SARAVANAMUTTA: I think these elements have calculated that, the government will only get support from the majority Sinhala community and that it has to present itself as the champions and defenders of that community. And that community is under siege, both from a resurgent LTTE and well as from other minority groups in the country, particularly the Muslims, but there've also been attacks on evangelical Christian churches.

But I think the argument here is is that the ruling power, the family, the dynasty, wants to present itself as the real defenders of the Sinhala Buddhist constituency and therefore they want to make out that it is under siege and therefore that they are even more relevant and pertinent as the defenders and champions of this particular constituency.

LAM: You mentioned a resurgent LTTE. Is there evidence of this that they're regrouping in some way
?

SARAVANAMUTTA: Well soon after the resolution and the Human Rights Council in Geneva was passed in March, of this year, the government did say that there were some individuals who had been given the task of reviving the LTTE and that there were blueprints for high level political assassinations et cetera.

People were taken into detention and eventually, we were told that the particular individual who was given this task was killed in a shootout whilst trying to escape or something along those lines.

But it's that constant need to remind the people that the 'threat' is ever present, although the military dimension of it was defeated in 2009, the threat is ever present and as long as that's the case, it is only we, and we alone, who can defend it.

LAM: And, of course, one of the arguments is that the Tamil regions, in the north and east, that if you look after those regions properly, then there will be no support for the LTTE. Is the government doing the right thing here as far as you can tell? Is the government bringing the Tamils back into the fold?

SARAVANAMUTTA: Well, as I said to you earlier, I mean you have institutionalised militarisation, which is most acutely felt in the north and east, where the military is involved in the economy, for example, from growing and selling vegetables through running hotels and managing golf courses and you name it. So it's evolved in the economy.

It's involved in civilian governance. There is hardly any space for civil society activity, which have shrunk considerably, so there are violations with regard to the freedom of speech, with regard to the freedom of assembly. So in that respect, the people in the north and east feel very much that they are being treated as something kind of subjugated community.

Furthermore, as far as the north and east is concerned, the over reliance or over dependence prioritisation of economic development from the centre has involved very little consultation and participation with the people whose lives it directly affects. So they feel left out of this whole developmental push.

And thirdly, finally, they want to know the truth. They want to know the truth in terms of what has happened to their family members, who they saw in the last days of the war, who either surrendered or were taken in.

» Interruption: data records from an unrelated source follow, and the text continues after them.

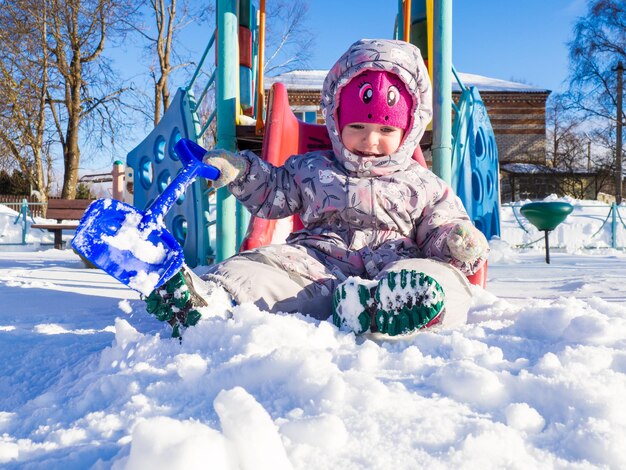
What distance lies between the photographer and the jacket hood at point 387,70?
69.2 inches

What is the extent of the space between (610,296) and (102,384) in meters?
2.23

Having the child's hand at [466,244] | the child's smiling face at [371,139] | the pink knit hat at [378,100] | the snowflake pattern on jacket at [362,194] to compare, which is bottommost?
the child's hand at [466,244]

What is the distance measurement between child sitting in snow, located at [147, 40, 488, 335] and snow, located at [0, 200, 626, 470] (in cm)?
20

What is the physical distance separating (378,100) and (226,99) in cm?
153

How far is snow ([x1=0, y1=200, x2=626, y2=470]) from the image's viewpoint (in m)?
0.63

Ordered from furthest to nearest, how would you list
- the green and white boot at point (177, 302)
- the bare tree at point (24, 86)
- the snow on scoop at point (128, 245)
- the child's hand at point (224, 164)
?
the bare tree at point (24, 86), the child's hand at point (224, 164), the green and white boot at point (177, 302), the snow on scoop at point (128, 245)

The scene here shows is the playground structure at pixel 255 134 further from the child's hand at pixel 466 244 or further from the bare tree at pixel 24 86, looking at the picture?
the bare tree at pixel 24 86

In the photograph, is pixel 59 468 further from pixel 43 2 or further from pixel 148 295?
pixel 43 2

They want to find out as to what has happened to them. So that whole question of truth and accountability of an acknowledgment of them having gone to hell and back, as it were, is pivotal for them to even begin to conceive of themselves as equal citizens in Sri Lanka today.

LAM: Is there not even a little glimmer of hope for change in Sri Lanka?

SARAVANAMUTTA: Well, I hope there is always space for a glimmer of hope in that, yes, there has been some economic development. As someone said, "Things look better, but they feel worse."

LAM: But how will that come about if there's still this very close intimate relationship between the executive and the military?

SARAVANAMUTTA: Well, this is the thing. It's that we do need for this sort of political architecture the institutions and processes to facilitate, national unity, reconciliation et cetera, there has to be considerably regime reform.

There has to be a change of the mindset and to recognise is that Sri Lanka is a diverse, pluralistic society and that formal functioning institutions and processes of democracy need to reflect that. Popular pressure, popular agitation with the international support might be able to make some headway.